The listing below holds a line with "[camera-trap image, curated labels]" and a later line with "common name: domestic cow". Write out those two lines and every line between them, exactly, and nothing else.

- DATA SUPPLIED
____________________

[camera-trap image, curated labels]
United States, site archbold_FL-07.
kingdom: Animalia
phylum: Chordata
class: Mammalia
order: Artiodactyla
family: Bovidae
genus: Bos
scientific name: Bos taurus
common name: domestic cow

____________________

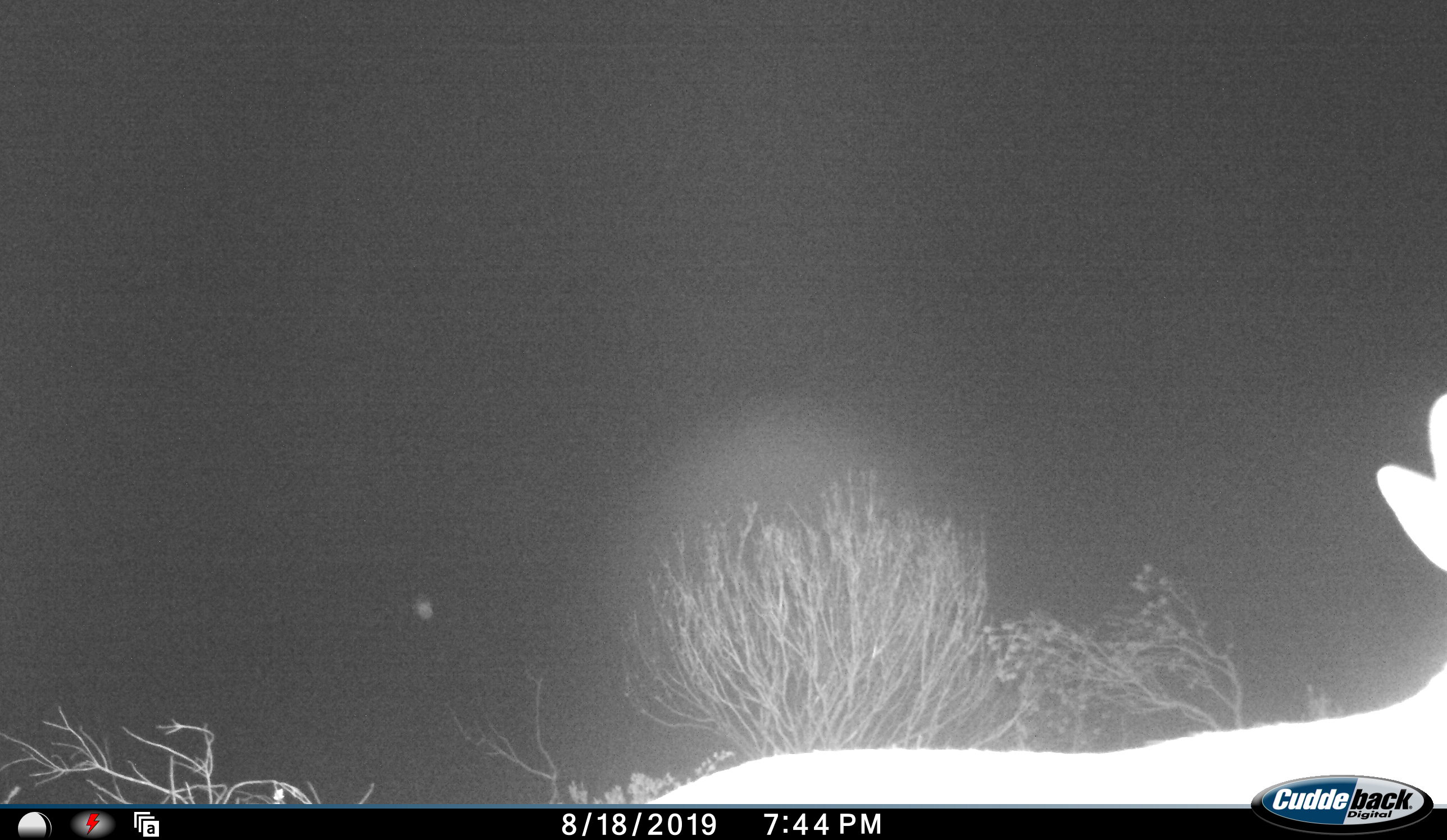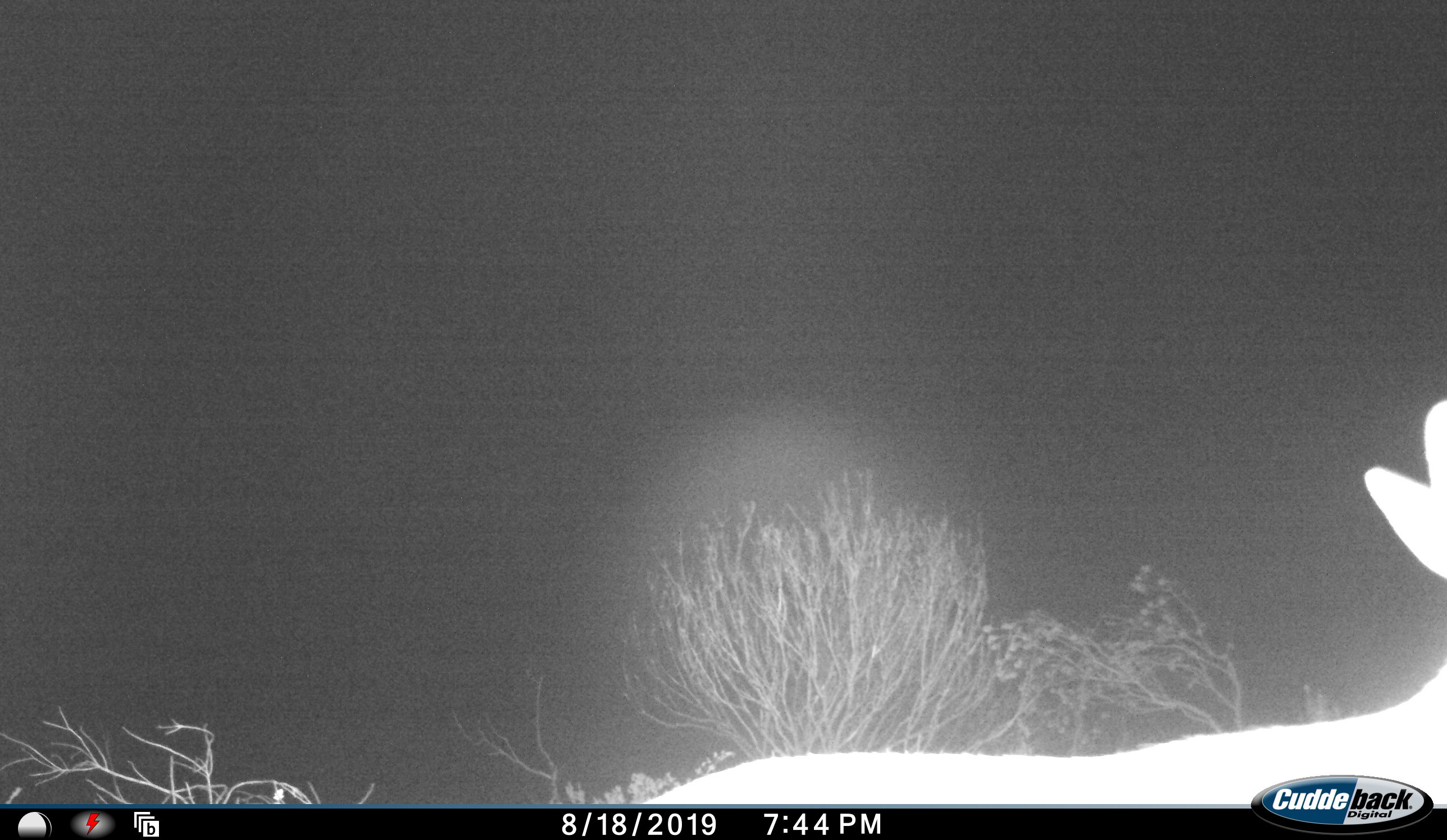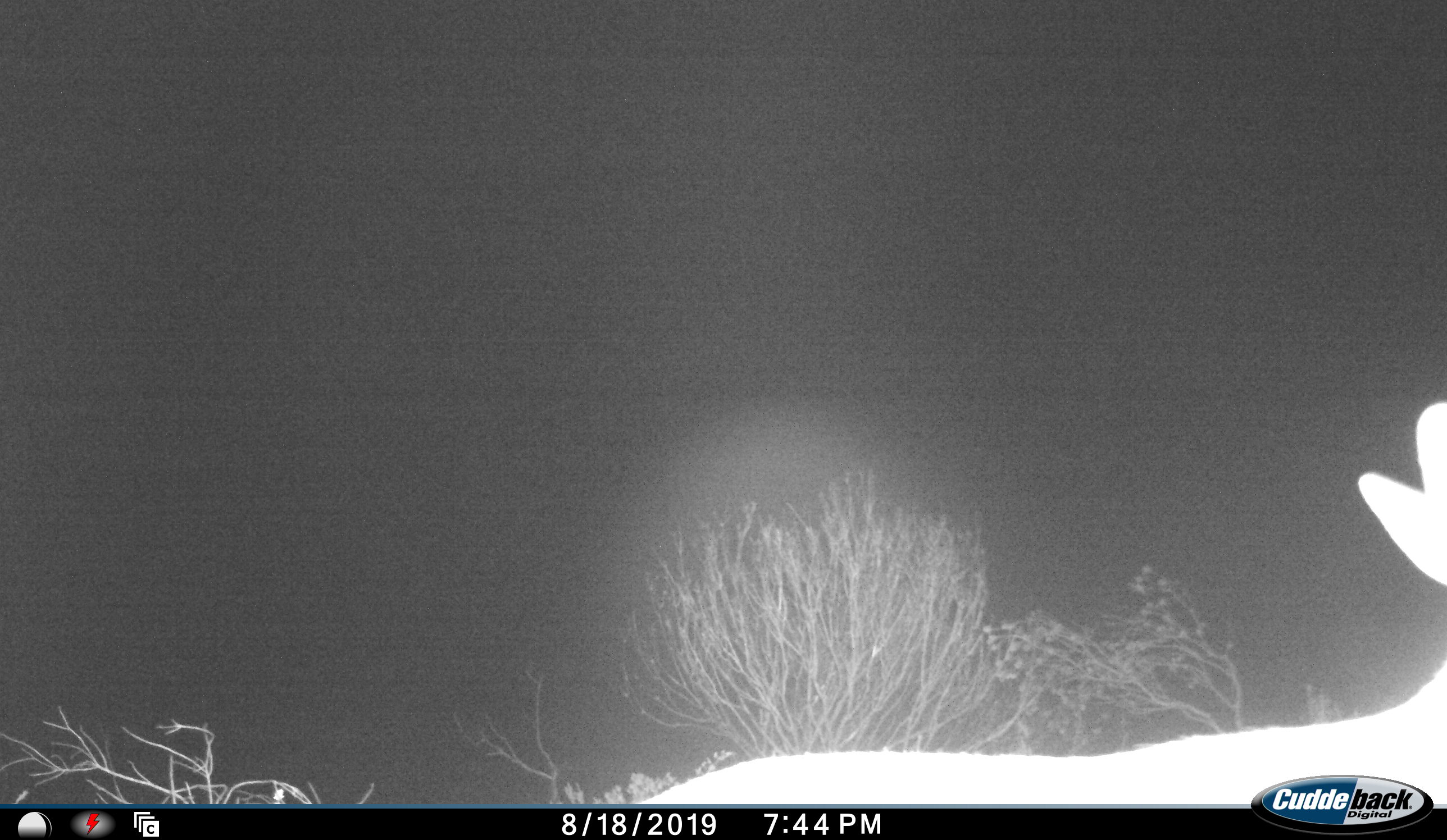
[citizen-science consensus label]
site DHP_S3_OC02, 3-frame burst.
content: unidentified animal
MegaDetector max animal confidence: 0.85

____________________

- TASK OUTPUT
[camera-trap image, curated labels]
United States, site archbold_FL-07.
kingdom: Animalia
phylum: Chordata
class: Mammalia
order: Artiodactyla
family: Bovidae
genus: Bos
scientific name: Bos taurus
common name: domestic cow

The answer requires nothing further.